## EXERCISE DIRECTIONS
Repeat the entries below word for word, leaving every character unchanged.

## Dataset records
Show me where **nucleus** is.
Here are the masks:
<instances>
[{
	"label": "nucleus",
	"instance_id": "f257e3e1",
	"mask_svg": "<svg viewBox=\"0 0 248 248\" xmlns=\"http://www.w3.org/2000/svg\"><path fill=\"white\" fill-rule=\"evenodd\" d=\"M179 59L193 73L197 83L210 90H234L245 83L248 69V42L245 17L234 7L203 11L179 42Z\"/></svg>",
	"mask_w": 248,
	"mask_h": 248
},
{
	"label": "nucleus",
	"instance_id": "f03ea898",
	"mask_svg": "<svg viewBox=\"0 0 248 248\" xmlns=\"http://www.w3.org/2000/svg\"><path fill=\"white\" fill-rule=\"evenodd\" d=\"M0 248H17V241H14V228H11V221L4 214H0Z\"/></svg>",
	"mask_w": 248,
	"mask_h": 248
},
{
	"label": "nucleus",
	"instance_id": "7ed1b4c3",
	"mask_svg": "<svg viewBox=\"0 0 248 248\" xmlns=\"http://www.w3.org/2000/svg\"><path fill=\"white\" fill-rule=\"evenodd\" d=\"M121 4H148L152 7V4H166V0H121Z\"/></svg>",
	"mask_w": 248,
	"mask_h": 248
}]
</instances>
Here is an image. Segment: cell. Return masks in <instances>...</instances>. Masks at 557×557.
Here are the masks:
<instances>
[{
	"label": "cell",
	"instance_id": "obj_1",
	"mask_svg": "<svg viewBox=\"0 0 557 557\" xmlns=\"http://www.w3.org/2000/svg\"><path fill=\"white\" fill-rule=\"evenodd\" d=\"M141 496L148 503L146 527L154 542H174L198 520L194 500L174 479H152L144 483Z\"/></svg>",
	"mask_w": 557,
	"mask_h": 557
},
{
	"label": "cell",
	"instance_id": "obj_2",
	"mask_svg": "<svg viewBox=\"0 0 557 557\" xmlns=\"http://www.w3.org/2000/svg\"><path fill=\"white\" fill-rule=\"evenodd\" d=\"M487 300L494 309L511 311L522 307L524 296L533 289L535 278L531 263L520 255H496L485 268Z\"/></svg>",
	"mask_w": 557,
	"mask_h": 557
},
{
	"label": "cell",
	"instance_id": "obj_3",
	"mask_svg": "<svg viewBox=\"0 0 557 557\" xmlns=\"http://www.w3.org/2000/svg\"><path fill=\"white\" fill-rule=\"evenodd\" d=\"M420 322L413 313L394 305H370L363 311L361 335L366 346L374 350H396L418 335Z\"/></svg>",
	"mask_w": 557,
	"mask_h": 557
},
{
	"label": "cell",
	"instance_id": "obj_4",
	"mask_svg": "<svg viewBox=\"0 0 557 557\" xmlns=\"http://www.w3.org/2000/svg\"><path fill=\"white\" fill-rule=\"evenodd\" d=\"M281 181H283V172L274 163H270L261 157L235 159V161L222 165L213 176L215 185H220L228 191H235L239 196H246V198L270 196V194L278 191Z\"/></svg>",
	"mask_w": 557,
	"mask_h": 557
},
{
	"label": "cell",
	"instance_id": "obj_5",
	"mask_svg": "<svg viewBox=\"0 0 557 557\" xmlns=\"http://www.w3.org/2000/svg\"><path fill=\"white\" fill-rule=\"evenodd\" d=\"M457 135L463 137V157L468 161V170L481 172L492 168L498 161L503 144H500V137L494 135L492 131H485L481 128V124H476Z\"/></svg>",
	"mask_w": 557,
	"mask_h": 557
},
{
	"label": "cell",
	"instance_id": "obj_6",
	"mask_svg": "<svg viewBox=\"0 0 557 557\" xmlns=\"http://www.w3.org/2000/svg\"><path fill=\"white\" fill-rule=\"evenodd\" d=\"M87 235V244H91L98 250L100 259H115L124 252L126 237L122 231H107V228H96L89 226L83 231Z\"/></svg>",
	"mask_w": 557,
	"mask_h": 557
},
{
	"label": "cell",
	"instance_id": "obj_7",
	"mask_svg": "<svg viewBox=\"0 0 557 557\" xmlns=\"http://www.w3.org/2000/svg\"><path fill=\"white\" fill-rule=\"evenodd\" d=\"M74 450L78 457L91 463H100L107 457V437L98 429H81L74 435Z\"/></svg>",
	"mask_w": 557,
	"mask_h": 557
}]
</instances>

## EXERCISE SOLUTION
Show me where **nucleus** is.
Here are the masks:
<instances>
[{
	"label": "nucleus",
	"instance_id": "f257e3e1",
	"mask_svg": "<svg viewBox=\"0 0 248 248\" xmlns=\"http://www.w3.org/2000/svg\"><path fill=\"white\" fill-rule=\"evenodd\" d=\"M179 59L193 73L197 83L210 90H234L245 83L248 69V42L245 17L234 7L203 11L179 42Z\"/></svg>",
	"mask_w": 248,
	"mask_h": 248
},
{
	"label": "nucleus",
	"instance_id": "f03ea898",
	"mask_svg": "<svg viewBox=\"0 0 248 248\" xmlns=\"http://www.w3.org/2000/svg\"><path fill=\"white\" fill-rule=\"evenodd\" d=\"M0 248H17V241H14V228H11V221L4 214H0Z\"/></svg>",
	"mask_w": 248,
	"mask_h": 248
},
{
	"label": "nucleus",
	"instance_id": "7ed1b4c3",
	"mask_svg": "<svg viewBox=\"0 0 248 248\" xmlns=\"http://www.w3.org/2000/svg\"><path fill=\"white\" fill-rule=\"evenodd\" d=\"M121 4H148L152 7V4H166V0H121Z\"/></svg>",
	"mask_w": 248,
	"mask_h": 248
}]
</instances>
Here is an image. Segment: cell. Return masks in <instances>...</instances>. Masks at 557×557.
Here are the masks:
<instances>
[{
	"label": "cell",
	"instance_id": "obj_1",
	"mask_svg": "<svg viewBox=\"0 0 557 557\" xmlns=\"http://www.w3.org/2000/svg\"><path fill=\"white\" fill-rule=\"evenodd\" d=\"M141 496L148 503L146 527L154 542H174L198 520L194 500L174 479H152L144 483Z\"/></svg>",
	"mask_w": 557,
	"mask_h": 557
},
{
	"label": "cell",
	"instance_id": "obj_2",
	"mask_svg": "<svg viewBox=\"0 0 557 557\" xmlns=\"http://www.w3.org/2000/svg\"><path fill=\"white\" fill-rule=\"evenodd\" d=\"M487 300L494 309L511 311L522 307L524 296L533 289L535 278L531 263L520 255H496L485 268Z\"/></svg>",
	"mask_w": 557,
	"mask_h": 557
},
{
	"label": "cell",
	"instance_id": "obj_3",
	"mask_svg": "<svg viewBox=\"0 0 557 557\" xmlns=\"http://www.w3.org/2000/svg\"><path fill=\"white\" fill-rule=\"evenodd\" d=\"M420 322L413 313L394 305H370L363 311L361 335L366 346L374 350H396L418 335Z\"/></svg>",
	"mask_w": 557,
	"mask_h": 557
},
{
	"label": "cell",
	"instance_id": "obj_4",
	"mask_svg": "<svg viewBox=\"0 0 557 557\" xmlns=\"http://www.w3.org/2000/svg\"><path fill=\"white\" fill-rule=\"evenodd\" d=\"M281 181H283V172L274 163H270L261 157L235 159V161L222 165L213 176L215 185H220L228 191H235L239 196H246V198L270 196V194L278 191Z\"/></svg>",
	"mask_w": 557,
	"mask_h": 557
},
{
	"label": "cell",
	"instance_id": "obj_5",
	"mask_svg": "<svg viewBox=\"0 0 557 557\" xmlns=\"http://www.w3.org/2000/svg\"><path fill=\"white\" fill-rule=\"evenodd\" d=\"M457 135L463 137V157L468 161V170L481 172L492 168L498 161L503 144H500V137L494 135L492 131H485L481 128V124H476Z\"/></svg>",
	"mask_w": 557,
	"mask_h": 557
},
{
	"label": "cell",
	"instance_id": "obj_6",
	"mask_svg": "<svg viewBox=\"0 0 557 557\" xmlns=\"http://www.w3.org/2000/svg\"><path fill=\"white\" fill-rule=\"evenodd\" d=\"M87 235V244H91L98 250L100 259H115L124 252L126 237L122 231H107V228H96L89 226L83 231Z\"/></svg>",
	"mask_w": 557,
	"mask_h": 557
},
{
	"label": "cell",
	"instance_id": "obj_7",
	"mask_svg": "<svg viewBox=\"0 0 557 557\" xmlns=\"http://www.w3.org/2000/svg\"><path fill=\"white\" fill-rule=\"evenodd\" d=\"M74 450L78 457L91 463H100L107 457V437L98 429H81L74 435Z\"/></svg>",
	"mask_w": 557,
	"mask_h": 557
}]
</instances>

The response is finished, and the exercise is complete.